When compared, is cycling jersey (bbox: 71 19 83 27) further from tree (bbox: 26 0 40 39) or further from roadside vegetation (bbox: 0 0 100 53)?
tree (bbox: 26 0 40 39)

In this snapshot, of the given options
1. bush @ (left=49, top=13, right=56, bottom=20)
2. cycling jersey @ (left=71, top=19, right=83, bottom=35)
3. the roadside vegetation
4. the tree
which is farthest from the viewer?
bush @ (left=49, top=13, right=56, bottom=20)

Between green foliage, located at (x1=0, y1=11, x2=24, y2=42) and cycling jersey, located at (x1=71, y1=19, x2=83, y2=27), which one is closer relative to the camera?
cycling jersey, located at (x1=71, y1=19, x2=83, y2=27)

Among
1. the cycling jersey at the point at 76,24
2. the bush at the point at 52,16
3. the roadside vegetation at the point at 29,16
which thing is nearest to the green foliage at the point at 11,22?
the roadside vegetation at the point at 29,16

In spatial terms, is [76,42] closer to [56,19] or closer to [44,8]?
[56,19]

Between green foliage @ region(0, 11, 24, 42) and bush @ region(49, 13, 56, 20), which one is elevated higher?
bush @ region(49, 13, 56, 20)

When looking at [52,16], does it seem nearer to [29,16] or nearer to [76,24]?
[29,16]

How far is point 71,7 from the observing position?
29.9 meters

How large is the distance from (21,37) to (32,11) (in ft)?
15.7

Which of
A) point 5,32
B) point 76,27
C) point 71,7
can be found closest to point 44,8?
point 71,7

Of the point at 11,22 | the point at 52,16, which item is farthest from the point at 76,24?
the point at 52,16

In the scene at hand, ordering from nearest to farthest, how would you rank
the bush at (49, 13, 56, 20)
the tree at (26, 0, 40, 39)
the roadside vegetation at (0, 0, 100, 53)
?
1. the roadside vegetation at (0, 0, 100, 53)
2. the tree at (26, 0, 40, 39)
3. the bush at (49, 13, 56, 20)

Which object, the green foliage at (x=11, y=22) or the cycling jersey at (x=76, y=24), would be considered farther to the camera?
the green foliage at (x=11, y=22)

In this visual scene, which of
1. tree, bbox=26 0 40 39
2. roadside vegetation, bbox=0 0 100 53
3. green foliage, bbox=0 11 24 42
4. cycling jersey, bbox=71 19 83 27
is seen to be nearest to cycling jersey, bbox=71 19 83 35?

———

- _Task brief_
Copy out the entire listing above word for word, from its first line through its last.

- _Task output_
When compared, is cycling jersey (bbox: 71 19 83 27) further from tree (bbox: 26 0 40 39) or further from roadside vegetation (bbox: 0 0 100 53)?
tree (bbox: 26 0 40 39)

In this snapshot, of the given options
1. bush @ (left=49, top=13, right=56, bottom=20)
2. cycling jersey @ (left=71, top=19, right=83, bottom=35)
3. the roadside vegetation
4. the tree
which is farthest from the viewer?
bush @ (left=49, top=13, right=56, bottom=20)

Between green foliage, located at (x1=0, y1=11, x2=24, y2=42) and cycling jersey, located at (x1=71, y1=19, x2=83, y2=27), which one is closer relative to the camera?
cycling jersey, located at (x1=71, y1=19, x2=83, y2=27)

Among
1. the cycling jersey at the point at 76,24
2. the bush at the point at 52,16
3. the roadside vegetation at the point at 29,16
which thing is nearest to the green foliage at the point at 11,22?
the roadside vegetation at the point at 29,16

In spatial terms, is [76,42] closer to [56,19] or closer to [44,8]?
[56,19]

Between green foliage @ region(0, 11, 24, 42) and bush @ region(49, 13, 56, 20), which one is elevated higher?
bush @ region(49, 13, 56, 20)

When looking at [52,16], does it seem nearer to [29,16] or nearer to [76,24]?
[29,16]

How far is point 71,7 from the observing position?
29.9 meters

How large is the distance from (21,37) to (32,11) (in ft)?
15.7

Which of
A) point 5,32
B) point 76,27
C) point 71,7
can be found closest to point 44,8?
point 71,7

Of the point at 11,22 | the point at 52,16, which item is farthest from the point at 76,24?
the point at 52,16

In the scene at hand, ordering from nearest to farthest, how would you rank
the bush at (49, 13, 56, 20)
the tree at (26, 0, 40, 39)
the roadside vegetation at (0, 0, 100, 53)
?
1. the roadside vegetation at (0, 0, 100, 53)
2. the tree at (26, 0, 40, 39)
3. the bush at (49, 13, 56, 20)

Which object, the green foliage at (x=11, y=22) or the cycling jersey at (x=76, y=24), would be considered farther to the camera?
the green foliage at (x=11, y=22)

In this visual scene, which of
1. tree, bbox=26 0 40 39
2. roadside vegetation, bbox=0 0 100 53
3. green foliage, bbox=0 11 24 42
4. cycling jersey, bbox=71 19 83 27
is seen to be nearest to cycling jersey, bbox=71 19 83 35?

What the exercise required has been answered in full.